◆ **Условие задачи**
Продолжите приведённый ниже текст об украинско-российских отношениях, начав сразу после его последнего предложения.

◆ **Приведённый текст**
——

Пролонгация сознательного дистанцирования Москвы от официального Киева скоро приведёт к необратимым изменениям в украинско-российских отношениях. Если сегодняшнее руководство России не хочет, чтобы фатальный разлом между, как неоднократно заявлялось в Кремле, братскими народами и культурами пришёлся именно на его каденцию, что-то необходимо предпринимать прямо сейчас.
Мир меняется кардинально, и то, что происходит в 2020 г., наглядно это демонстрирует. Перемены, впрочем, не означают, что старые проблемы и конфликты уходят. В некоторых случаях они обретают ещё более громкое звучание и значение. России также приходится искать ответы на стоящие перед ней вызовы, одним из которых являются отношения с Украиной.
Непосредственным поводом к изложенным ниже размышлениям стали три резонансные статьи, авторы которых по-разному, но достаточно пессимистично заглянули в возможное будущее российской геополитики. Владислав Сурков, предсказал России «двести, триста» лет «геополитического одиночества». Противоположную по вектору, но экзистенциально близкую версию предложил Сергей Лавров, который увидел среди потенциальных союзников России «членов ЕврАзЭС, ШОС, АСЕАН, страны Евросоюза». В этом широком обращении ко всем заинтересованным сторонам, можно увидеть ещё один вариант дистанцирования от культурных и ценностных союзов, когда среди множества потенциальных партнёров выделялись бы не просто попутчики, но страны-союзники, с которыми объединяет общая история и судьба. Третий вариант автаркии как части геополитической стратегии для России предлагает Сергей Караганов.

——

◆ **Записанные сведения**
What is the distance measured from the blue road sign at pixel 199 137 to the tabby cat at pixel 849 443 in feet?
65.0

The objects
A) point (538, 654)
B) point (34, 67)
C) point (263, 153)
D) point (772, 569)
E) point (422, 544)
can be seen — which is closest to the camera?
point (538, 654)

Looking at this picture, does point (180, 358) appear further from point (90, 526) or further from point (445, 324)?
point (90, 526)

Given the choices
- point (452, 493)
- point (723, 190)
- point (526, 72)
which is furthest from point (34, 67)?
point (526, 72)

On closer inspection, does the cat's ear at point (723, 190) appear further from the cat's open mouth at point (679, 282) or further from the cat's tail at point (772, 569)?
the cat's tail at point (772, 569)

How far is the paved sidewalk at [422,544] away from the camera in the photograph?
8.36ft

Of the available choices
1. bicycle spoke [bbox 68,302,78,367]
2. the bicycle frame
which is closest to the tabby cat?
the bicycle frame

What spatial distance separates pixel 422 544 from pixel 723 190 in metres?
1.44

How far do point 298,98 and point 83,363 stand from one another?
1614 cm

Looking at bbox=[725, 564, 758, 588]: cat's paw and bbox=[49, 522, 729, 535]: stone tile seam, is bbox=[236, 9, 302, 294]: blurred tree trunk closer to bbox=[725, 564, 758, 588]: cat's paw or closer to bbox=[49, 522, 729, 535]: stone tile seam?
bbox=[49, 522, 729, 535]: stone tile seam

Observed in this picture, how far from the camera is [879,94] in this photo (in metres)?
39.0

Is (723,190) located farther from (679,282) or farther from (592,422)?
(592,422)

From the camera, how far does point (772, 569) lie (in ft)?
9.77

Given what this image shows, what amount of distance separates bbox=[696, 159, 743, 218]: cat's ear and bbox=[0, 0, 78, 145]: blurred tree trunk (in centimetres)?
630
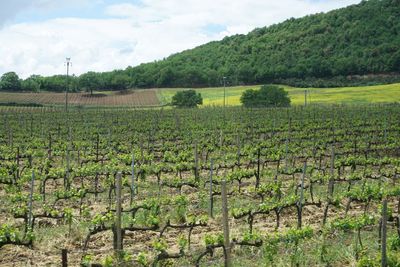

——

◆ **Ответ**
В предложенных футуристических нарративах есть одна общая черта – в них нет Украины. Страны, о которой руководители России и сегодня говорит как о культурно и исторически близкой. Действительно ли среди множества возможных вариантов ещё не наступившего будущего нет ни одного, в котором сохраняется надежда на мирное, а тем паче дружеское сосуществование двух наших государств? Политический и даже политологический дискурсы двух стран после 2014 г. не просто кардинально расходятся, а чреваты взаимной аннигиляцией. Даже попытка «перевода» чужой версии событий на язык дискурса своей страны чревата для «переводчика» риском подпасть под статьи уголовного кодекса обоих государств. И всё же, принимая во внимание тот факт, что состояние дискуссий по этому поводу не сулит никаких подвижек, авторы рискнут предложить вариант визуализации такого будущего, осознавая высокую вероятность быть не понятыми ни с той, ни с другой стороны.
Одной из главных идеологических причин неудач в российско-украинских отношениях является тот факт, что идея украинской государственности, самого её наличия фактически устраняется из российского политического дискурса, в частности дискурса российской идентичности.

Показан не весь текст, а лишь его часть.